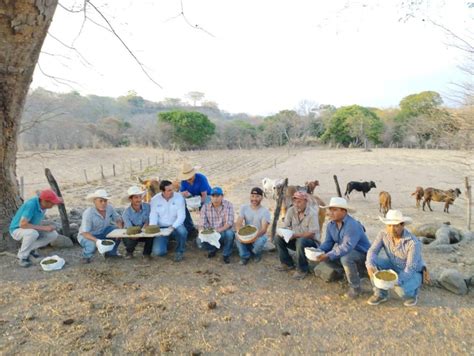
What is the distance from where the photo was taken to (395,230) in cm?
414

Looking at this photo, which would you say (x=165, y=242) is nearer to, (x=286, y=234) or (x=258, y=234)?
(x=258, y=234)

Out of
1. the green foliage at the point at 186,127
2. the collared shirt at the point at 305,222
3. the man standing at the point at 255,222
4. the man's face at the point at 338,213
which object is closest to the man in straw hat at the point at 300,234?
the collared shirt at the point at 305,222

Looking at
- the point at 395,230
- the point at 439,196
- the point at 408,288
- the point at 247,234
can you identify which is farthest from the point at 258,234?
the point at 439,196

----

WHAT YOU ARE ASKED TO DO:
Reproduce the lines above with "image" substituted for each occurrence of "photo" and all other text left unchanged, omitting the pictures.

EXPECTED OUTPUT:
What is the distance from where the image was taken to (395,230) in cm?
414

Looking at this image, which would you say (x=165, y=242) is nearer to, (x=286, y=234) or (x=258, y=234)?
(x=258, y=234)

Out of
1. the green foliage at the point at 186,127
2. the collared shirt at the point at 305,222
3. the man standing at the point at 255,222
4. the man's face at the point at 338,213
which object is closest to the man in straw hat at the point at 300,234?
the collared shirt at the point at 305,222

Looking at
- the point at 395,230
- the point at 439,196
- the point at 408,288
- the point at 247,234
can you identify which is farthest from the point at 258,234?
the point at 439,196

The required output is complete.